MK. MK. - 1 year ago 46
Linux Question

command line utility to print statistics of numbers in linux

I often find myself with a file that has one number per line. I end up importing it in excel to view things like median, standard deviation and so forth.

Is there a command line utility in linux to do the same? I usually need to find the average, median, min, max and std deviation.

Answer Source

This is a breeze with R. For a file that looks like this:


Use this:

R -q -e "x <- read.csv('nums.txt', header = F); summary(x); sd(x[ , 1])"

To get this:

 Min.   : 1.00  
 1st Qu.: 3.25  
 Median : 5.50  
 Mean   : 5.50  
 3rd Qu.: 7.75  
 Max.   :10.00  
[1] 3.02765

Edit to add a couple of clarifying comments (because I came back to this and didn't remember some of the rationale):

  • The -q flag squelches R's startup licensing and help output
  • The -e flag tells R you'll be passing an expression from the terminal
  • x is a data.frame - a table, basically.
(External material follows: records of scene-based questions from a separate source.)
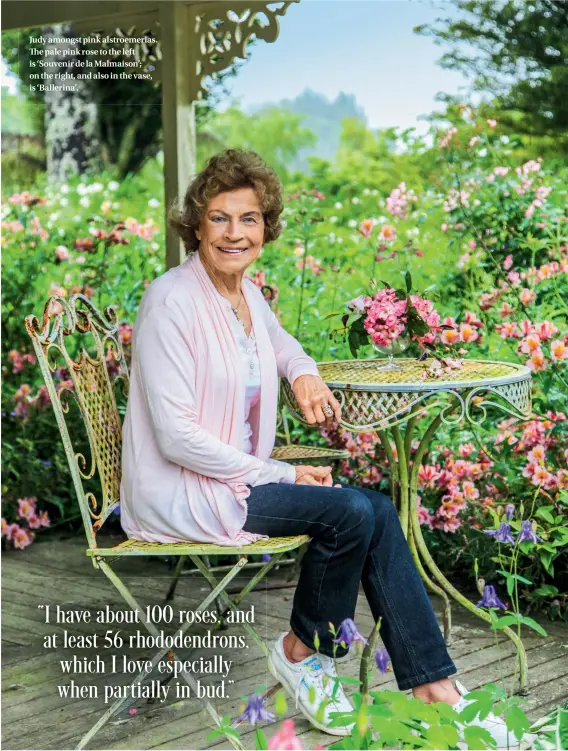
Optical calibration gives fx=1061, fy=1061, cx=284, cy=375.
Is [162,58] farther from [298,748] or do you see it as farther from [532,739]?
[298,748]

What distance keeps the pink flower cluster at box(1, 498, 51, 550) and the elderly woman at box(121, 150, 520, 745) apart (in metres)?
2.07

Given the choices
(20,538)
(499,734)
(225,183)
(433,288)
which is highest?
(225,183)

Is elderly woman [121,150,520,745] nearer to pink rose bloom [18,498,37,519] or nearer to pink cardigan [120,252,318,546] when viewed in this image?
pink cardigan [120,252,318,546]

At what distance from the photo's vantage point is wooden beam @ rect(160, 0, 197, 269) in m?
4.27

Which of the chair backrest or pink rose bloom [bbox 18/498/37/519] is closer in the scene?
the chair backrest

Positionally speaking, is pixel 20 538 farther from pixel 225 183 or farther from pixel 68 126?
pixel 68 126

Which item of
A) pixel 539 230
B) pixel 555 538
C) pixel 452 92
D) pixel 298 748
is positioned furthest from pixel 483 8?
pixel 298 748

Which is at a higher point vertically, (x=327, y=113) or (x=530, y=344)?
(x=327, y=113)

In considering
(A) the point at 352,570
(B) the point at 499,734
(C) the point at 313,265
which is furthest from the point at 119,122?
(B) the point at 499,734

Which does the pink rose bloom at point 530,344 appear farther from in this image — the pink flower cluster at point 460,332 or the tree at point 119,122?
the tree at point 119,122

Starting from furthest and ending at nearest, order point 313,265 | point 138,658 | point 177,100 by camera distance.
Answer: point 313,265 < point 177,100 < point 138,658

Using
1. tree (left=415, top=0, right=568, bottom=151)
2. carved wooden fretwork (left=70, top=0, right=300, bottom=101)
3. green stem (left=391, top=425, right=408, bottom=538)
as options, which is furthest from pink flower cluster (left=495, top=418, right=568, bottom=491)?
tree (left=415, top=0, right=568, bottom=151)

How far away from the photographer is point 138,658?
3.40 metres

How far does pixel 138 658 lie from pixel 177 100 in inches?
88.7
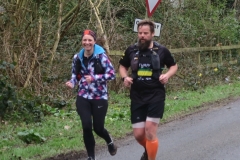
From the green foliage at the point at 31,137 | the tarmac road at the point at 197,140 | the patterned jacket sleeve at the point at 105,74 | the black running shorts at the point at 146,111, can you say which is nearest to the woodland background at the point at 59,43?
the green foliage at the point at 31,137

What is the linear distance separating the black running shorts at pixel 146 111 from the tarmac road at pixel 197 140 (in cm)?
128

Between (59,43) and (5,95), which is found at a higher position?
(59,43)

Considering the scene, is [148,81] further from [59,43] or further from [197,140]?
[59,43]

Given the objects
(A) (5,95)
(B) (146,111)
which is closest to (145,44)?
(B) (146,111)

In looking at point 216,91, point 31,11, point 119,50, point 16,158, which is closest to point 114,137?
point 16,158

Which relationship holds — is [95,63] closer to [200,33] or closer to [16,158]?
[16,158]

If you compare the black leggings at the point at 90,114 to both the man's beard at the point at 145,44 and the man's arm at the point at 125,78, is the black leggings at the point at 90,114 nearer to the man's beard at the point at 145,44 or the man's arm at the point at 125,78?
the man's arm at the point at 125,78

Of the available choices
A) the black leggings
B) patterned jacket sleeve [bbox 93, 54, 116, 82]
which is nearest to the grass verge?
the black leggings

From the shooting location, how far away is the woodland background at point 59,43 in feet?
35.9

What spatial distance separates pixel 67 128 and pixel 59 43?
507 centimetres

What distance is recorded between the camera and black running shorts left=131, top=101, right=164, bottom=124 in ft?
20.6

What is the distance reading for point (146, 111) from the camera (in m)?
6.44

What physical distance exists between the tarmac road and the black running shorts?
4.18 feet

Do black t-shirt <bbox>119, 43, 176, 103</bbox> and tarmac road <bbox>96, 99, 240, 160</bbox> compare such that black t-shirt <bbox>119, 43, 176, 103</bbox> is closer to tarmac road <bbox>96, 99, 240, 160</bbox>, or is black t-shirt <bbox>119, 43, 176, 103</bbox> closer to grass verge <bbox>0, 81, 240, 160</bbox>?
tarmac road <bbox>96, 99, 240, 160</bbox>
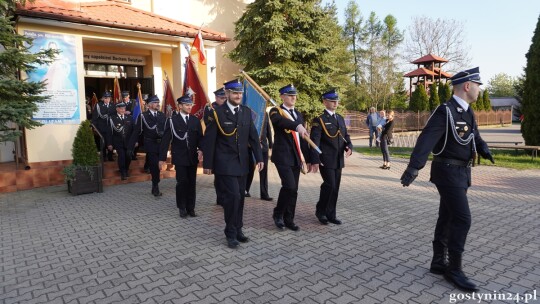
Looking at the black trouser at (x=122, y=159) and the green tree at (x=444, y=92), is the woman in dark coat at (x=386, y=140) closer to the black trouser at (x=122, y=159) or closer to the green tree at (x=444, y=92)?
the black trouser at (x=122, y=159)

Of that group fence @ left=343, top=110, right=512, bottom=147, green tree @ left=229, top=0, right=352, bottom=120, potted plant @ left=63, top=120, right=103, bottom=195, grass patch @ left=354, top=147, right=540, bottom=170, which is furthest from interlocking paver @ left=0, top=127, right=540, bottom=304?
fence @ left=343, top=110, right=512, bottom=147

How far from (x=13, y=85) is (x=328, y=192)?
20.0 feet

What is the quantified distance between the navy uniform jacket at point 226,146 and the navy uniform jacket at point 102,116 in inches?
244

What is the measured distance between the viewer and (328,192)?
557cm

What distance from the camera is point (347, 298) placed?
3414 mm

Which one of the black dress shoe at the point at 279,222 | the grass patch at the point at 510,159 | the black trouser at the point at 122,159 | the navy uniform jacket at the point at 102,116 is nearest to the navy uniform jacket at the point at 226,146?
the black dress shoe at the point at 279,222

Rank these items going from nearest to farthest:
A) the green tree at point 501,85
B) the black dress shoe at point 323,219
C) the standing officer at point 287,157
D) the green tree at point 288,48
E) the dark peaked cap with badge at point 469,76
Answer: the dark peaked cap with badge at point 469,76 < the standing officer at point 287,157 < the black dress shoe at point 323,219 < the green tree at point 288,48 < the green tree at point 501,85

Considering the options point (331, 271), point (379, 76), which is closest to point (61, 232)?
point (331, 271)

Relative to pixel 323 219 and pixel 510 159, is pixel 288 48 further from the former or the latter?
pixel 323 219

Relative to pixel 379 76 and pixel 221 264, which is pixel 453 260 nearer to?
pixel 221 264

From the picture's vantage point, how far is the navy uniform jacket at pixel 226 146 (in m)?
4.88

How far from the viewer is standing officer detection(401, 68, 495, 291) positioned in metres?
3.57

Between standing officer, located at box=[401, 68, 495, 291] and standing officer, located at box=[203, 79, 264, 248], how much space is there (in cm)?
211

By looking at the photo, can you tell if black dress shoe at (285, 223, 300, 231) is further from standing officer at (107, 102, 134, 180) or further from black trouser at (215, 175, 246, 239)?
standing officer at (107, 102, 134, 180)
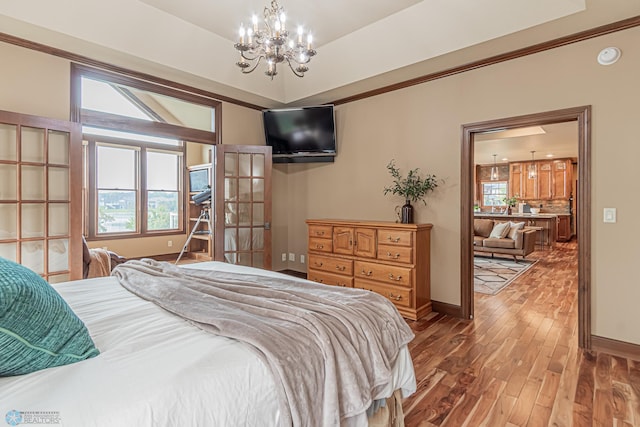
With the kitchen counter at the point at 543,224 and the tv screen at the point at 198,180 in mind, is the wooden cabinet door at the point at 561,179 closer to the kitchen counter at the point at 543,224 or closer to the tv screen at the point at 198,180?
the kitchen counter at the point at 543,224

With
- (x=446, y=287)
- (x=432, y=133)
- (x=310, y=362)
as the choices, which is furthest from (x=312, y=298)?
(x=432, y=133)

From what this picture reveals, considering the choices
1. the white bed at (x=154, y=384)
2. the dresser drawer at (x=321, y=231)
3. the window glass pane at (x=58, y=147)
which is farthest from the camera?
the dresser drawer at (x=321, y=231)

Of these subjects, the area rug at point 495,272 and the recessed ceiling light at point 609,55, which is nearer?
the recessed ceiling light at point 609,55

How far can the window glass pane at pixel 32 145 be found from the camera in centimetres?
280

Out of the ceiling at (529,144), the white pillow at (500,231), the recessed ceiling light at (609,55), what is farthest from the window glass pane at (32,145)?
the white pillow at (500,231)

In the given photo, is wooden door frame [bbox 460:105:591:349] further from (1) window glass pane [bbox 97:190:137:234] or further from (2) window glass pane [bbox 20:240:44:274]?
(1) window glass pane [bbox 97:190:137:234]

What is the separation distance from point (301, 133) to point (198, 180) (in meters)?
3.12

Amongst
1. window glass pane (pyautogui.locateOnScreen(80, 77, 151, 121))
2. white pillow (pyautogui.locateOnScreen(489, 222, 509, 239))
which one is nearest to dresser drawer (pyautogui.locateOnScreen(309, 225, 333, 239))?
window glass pane (pyautogui.locateOnScreen(80, 77, 151, 121))

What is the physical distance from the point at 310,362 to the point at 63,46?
136 inches

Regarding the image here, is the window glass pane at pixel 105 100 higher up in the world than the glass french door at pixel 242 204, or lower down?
higher up

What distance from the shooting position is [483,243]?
6.94 metres

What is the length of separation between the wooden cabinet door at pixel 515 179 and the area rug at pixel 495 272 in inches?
186

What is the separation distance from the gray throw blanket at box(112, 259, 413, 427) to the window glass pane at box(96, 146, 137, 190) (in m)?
4.97

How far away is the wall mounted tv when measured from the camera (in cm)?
434
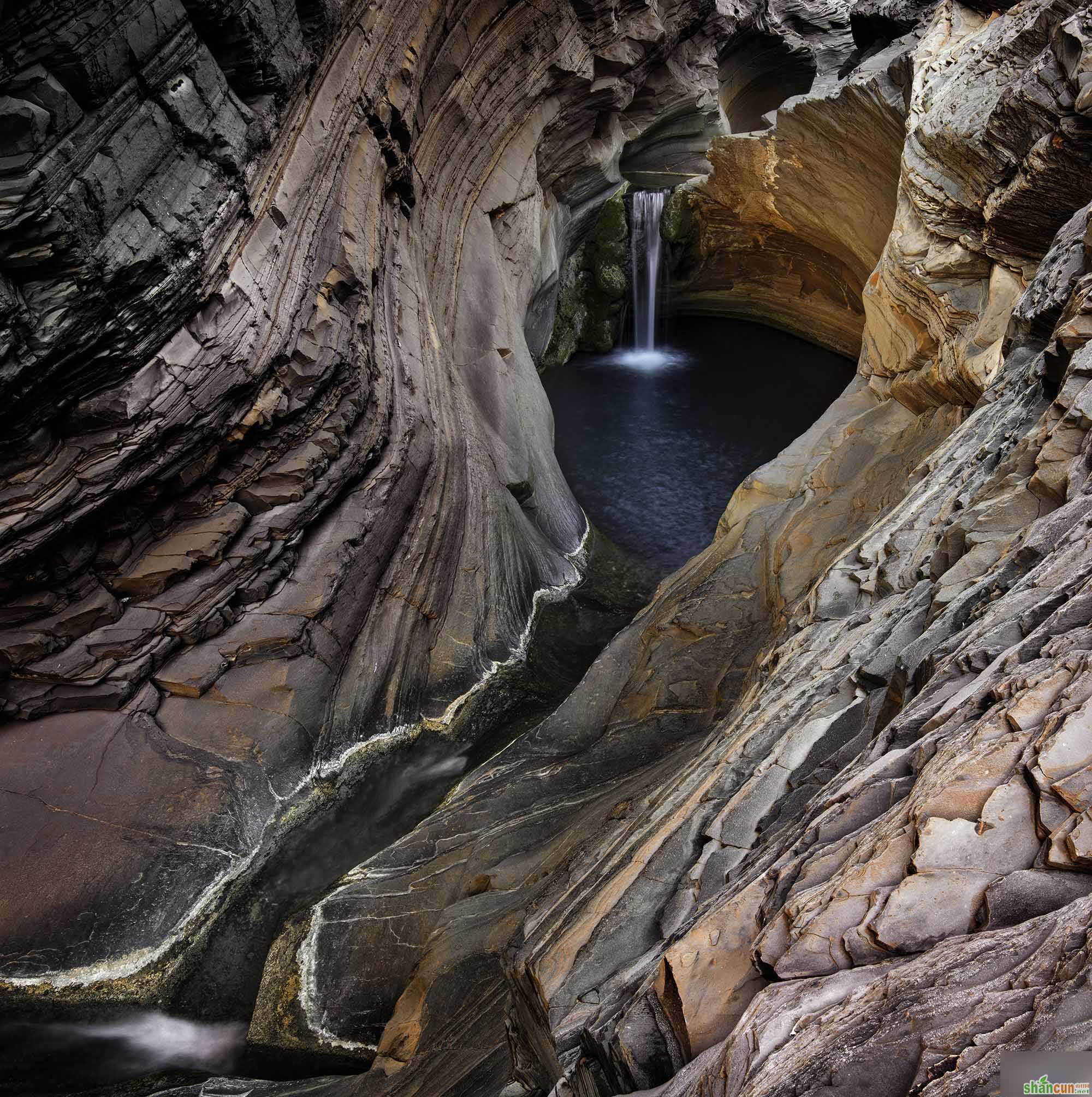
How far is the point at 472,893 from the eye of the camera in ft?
19.7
It's a structure that accommodates multiple vectors/columns of data, which is a little peculiar if you're just reading in a single vector. This has an impact on which functions you can use.
  • Some functions, like summary(), naturally accommodate data.frames. If x had multiple fields, summary() would provide the above descriptive stats for each.
  • But sd() can only take one vector at a time, which is why I index x for that command (x[ , 1] returns the first column of x). You could use apply(x, MARGIN = 2, FUN = sd) to get the SDs for all columns.